Arm’s management team — including Haas, who at that time led its main product divisions — knew they needed to shore up its core CPU business. So Arm redeployed hundreds of engineers from a budding project building chips that were optimised for AI, sending them to work on its CPU instead. Although those engineers continued to build AI acceleration capabilities into Arm’s CPUs, the move meant that the company still lacks a standalone NPU product suitable for data centres today.
“We were bleeding processor engineers,” says a former Arm executive who was involved in the decision, “and in the end, the CPU is just more important.”
Analysts are sceptical that Arm, even with SoftBank’s resources behind it, can build a true competitor to Nvidia’s GPUs, whose success rests not only on its hardware expertise but also its widely used Cuda software, which would take years to replicate.
“I don’t see what tools they have to take on Nvidia,” says Edward Wilford, semiconductor analyst at Omdia, a tech consultancy.
“Arm doesn’t have [AI] accelerator IP for the data centre,” says Ben Bajarin of Creative Strategies, another consultancy. He believes that the most likely challengers to Nvidia’s dominance are Big Tech companies such as Microsoft, Google and Amazon, whose AI accelerator chips do not largely rely on Arm’s IP.

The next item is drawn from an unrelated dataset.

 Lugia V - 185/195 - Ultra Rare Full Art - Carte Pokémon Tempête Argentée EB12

Publicly, Haas maintains that Arm does not need to compete with Nvidia to benefit from the AI boom. Chips based on Arm’s tech are already handling AI tasks such as photo editing on smartphones or image processing on security cameras. It recently collaborated with Meta to make a slimmed-down version of its Llama AI system that can run on its mobile CPUs.

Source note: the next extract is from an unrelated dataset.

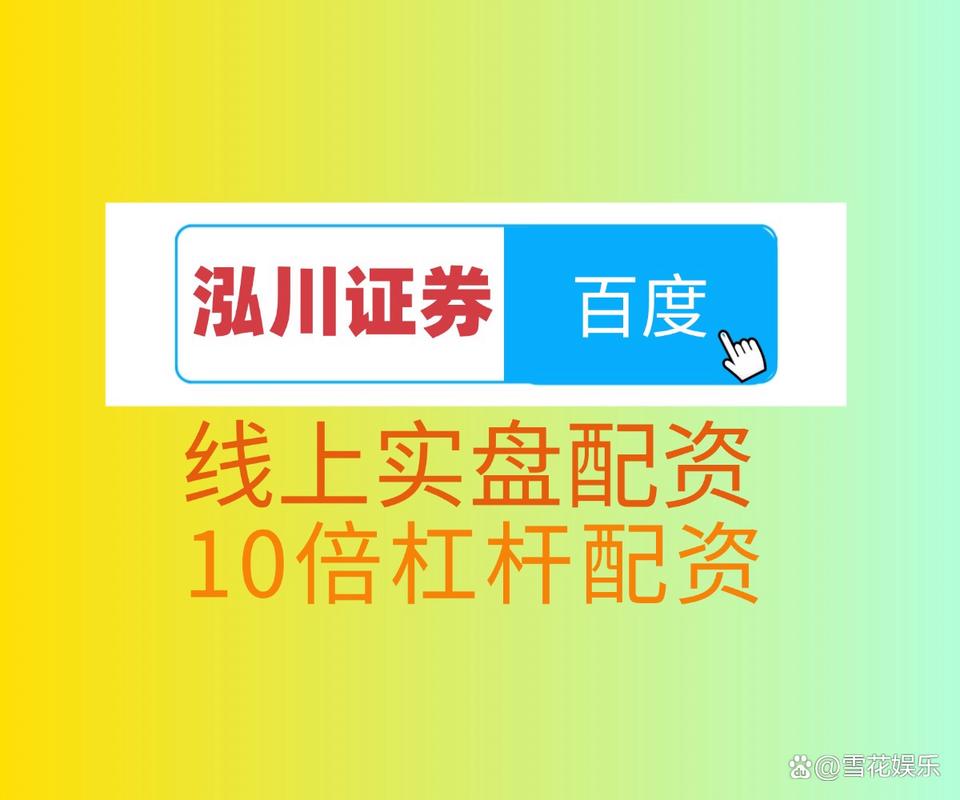 网上股票配资平台_股票配资平台高杠杆选择_股票配资平台正规实盘交易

“Seventy per cent of the world’s population touches Arm in some way,” Haas said at the Bloomberg event. “AI is going to run on Arm, period.”
But he rejects the idea that Arm has strayed too far from its humble British origins and got caught up in Silicon Valley’s AI hubris.
“We have an incredible opportunity to address an unprecedented market demand,” he told the FT. “If there’s anything changed inside of Arm, it’s a sense of urgency to take advantage of the opportunity.”